Should investors sell immediately? Or is it worth buying Plug Power?

The stock market has absorbed this conflicting data with extreme volatility. Shares currently trade around €2.33, having shed roughly a third of their value over the past month. Over a 12-month horizon, however, the stock is still up nearly 97%, illustrating the wild swings that have produced an annualised volatility of 65%. Short interest remains elevated at 25.5%, representing almost 340 million shares sold short, while the RSI at 40.8 suggests little upward momentum.

Both bulls and bears can point to supporting evidence. Optimists note the consensus price target of €3.18, implying upside of roughly 35% from current levels, and argue that operational wins—like the Danish and Canadian projects—are shifting the narrative from cash-burning lab to commercial-scale producer. The company’s goal of reaching positive adjusted EBITDA by the fourth quarter of 2026, reaffirmed by Crespo in May, provides a tangible deadline.

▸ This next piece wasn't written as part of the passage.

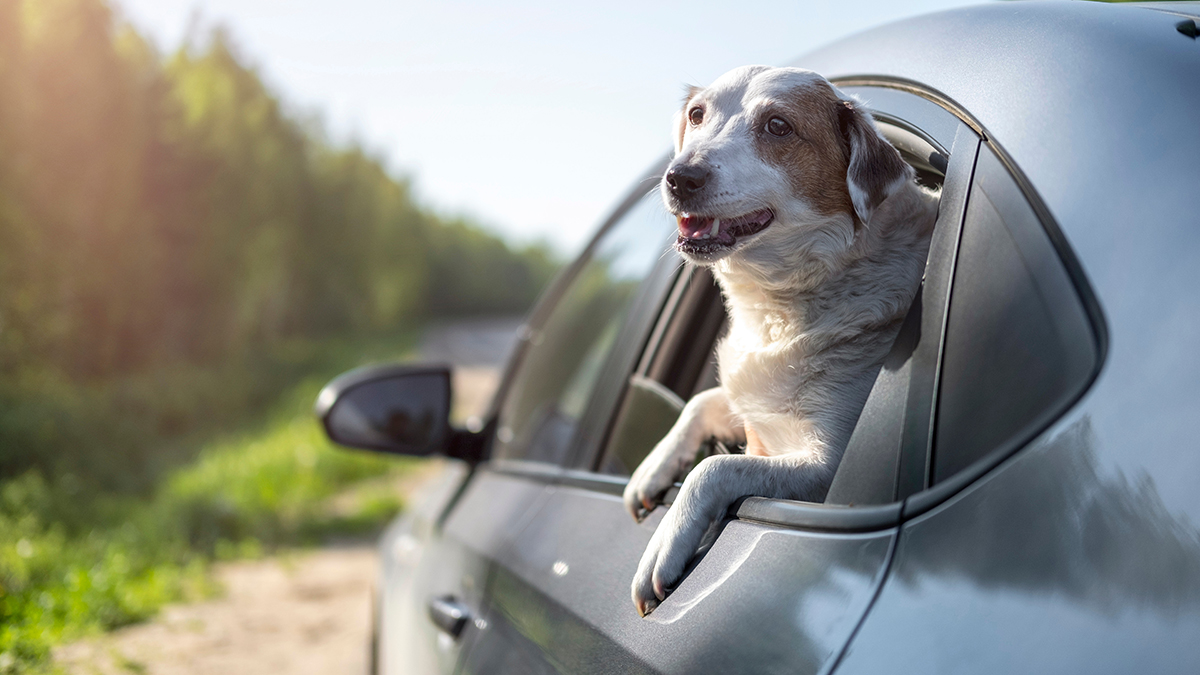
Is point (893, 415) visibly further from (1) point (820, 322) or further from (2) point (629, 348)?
(2) point (629, 348)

Sceptics counter that Plug Power remains a desperate story of financial engineering. The company is generating cash faster by selling assets and tax credits than by running its core business. With quarterly cash burn still massive, any delay in closing the Gateway deal or other sales could quickly drain remaining reserves. The stock already sits just above its 100-day moving average of €2.38, a level that acted as support but is now wobbling. A break below that could trigger fresh selling pressure.

The next major catalyst will be the second-quarter earnings report due in the coming months. That release must show whether the profitability target for late 2026 remains within reach and whether the promised cash inflows are arriving on schedule. If the numbers confirm momentum, the gap to the 52-week high of €3.72 may begin to narrow. If not, Plug Power’s carefully constructed turnaround plan could unravel faster than any tax credit sale can patch.